* **Problem statement**: Copy every line of the records below where the word "Integrity" occurs.

* **Input records**:
# # # #
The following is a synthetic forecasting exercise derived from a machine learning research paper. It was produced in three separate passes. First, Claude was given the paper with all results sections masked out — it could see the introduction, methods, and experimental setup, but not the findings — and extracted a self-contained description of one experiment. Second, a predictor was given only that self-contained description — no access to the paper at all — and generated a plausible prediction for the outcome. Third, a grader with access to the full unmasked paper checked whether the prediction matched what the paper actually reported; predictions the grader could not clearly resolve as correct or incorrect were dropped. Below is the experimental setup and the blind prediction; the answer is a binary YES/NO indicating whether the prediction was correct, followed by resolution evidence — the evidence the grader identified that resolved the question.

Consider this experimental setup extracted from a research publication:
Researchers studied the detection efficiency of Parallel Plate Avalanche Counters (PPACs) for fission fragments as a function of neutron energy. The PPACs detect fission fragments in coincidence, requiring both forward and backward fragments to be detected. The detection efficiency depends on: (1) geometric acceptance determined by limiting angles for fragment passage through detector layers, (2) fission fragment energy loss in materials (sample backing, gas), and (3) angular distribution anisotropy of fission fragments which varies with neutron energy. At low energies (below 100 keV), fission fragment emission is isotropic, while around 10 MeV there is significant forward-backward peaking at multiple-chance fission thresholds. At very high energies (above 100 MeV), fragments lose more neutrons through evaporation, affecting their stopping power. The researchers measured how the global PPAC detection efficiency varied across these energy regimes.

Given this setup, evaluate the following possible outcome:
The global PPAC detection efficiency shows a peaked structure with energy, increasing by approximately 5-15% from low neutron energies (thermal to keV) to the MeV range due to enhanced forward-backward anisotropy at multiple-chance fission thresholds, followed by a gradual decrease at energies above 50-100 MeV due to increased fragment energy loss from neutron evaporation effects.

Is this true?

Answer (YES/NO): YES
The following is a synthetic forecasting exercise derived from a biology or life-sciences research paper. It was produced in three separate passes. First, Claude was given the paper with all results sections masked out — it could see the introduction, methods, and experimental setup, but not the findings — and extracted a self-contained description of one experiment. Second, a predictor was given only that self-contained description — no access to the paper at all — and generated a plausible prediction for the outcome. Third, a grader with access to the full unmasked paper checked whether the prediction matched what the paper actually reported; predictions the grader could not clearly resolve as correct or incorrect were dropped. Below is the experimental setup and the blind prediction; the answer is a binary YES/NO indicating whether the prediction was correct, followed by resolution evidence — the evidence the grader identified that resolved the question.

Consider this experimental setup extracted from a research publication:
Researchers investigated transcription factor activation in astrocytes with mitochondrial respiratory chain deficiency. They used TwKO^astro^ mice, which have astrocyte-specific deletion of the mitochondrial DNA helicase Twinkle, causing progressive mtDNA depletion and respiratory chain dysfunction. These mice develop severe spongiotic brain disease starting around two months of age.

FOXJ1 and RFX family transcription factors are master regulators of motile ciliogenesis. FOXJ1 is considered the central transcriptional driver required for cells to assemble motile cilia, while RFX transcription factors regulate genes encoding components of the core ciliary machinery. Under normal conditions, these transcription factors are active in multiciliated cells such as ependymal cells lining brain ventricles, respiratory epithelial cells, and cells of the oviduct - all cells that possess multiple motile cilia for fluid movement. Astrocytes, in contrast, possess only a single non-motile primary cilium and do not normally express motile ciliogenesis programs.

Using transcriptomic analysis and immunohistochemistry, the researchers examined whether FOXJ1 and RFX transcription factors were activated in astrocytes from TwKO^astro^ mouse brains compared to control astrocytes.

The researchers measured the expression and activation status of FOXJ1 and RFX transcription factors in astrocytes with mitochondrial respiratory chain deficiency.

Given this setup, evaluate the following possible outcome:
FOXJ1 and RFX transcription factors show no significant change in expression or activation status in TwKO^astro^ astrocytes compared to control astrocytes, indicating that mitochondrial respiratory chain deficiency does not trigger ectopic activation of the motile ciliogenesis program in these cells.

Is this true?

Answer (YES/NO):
# # # #
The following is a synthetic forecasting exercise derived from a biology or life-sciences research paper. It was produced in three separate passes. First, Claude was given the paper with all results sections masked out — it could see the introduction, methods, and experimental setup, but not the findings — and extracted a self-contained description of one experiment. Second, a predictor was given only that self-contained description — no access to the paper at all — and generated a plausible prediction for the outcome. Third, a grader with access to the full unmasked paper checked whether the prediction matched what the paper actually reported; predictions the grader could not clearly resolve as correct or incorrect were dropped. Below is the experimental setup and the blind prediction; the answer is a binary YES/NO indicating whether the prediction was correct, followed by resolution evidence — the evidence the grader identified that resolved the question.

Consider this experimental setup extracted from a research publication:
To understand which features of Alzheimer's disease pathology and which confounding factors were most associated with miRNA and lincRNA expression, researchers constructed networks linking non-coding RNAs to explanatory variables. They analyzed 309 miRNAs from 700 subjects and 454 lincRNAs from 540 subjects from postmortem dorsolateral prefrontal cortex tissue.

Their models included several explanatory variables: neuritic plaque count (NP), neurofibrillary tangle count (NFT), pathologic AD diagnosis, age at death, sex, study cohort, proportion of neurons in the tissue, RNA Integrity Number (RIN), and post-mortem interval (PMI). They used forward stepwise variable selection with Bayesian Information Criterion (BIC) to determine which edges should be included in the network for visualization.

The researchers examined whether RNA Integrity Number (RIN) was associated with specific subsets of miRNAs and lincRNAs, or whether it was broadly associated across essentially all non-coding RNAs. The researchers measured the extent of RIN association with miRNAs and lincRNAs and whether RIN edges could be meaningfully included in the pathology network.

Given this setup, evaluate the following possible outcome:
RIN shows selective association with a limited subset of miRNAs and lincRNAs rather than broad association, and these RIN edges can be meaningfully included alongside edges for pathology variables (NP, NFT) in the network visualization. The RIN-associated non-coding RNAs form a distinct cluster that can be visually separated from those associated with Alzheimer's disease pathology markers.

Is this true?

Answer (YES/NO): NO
# # # #
* **Task response**:
Their models included several explanatory variables: neuritic plaque count (NP), neurofibrillary tangle count (NFT), pathologic AD diagnosis, age at death, sex, study cohort, proportion of neurons in the tissue, RNA Integrity Number (RIN), and post-mortem interval (PMI). They used forward stepwise variable selection with Bayesian Information Criterion (BIC) to determine which edges should be included in the network for visualization.
The researchers examined whether RNA Integrity Number (RIN) was associated with specific subsets of miRNAs and lincRNAs, or whether it was broadly associated across essentially all non-coding RNAs. The researchers measured the extent of RIN association with miRNAs and lincRNAs and whether RIN edges could be meaningfully included in the pathology network.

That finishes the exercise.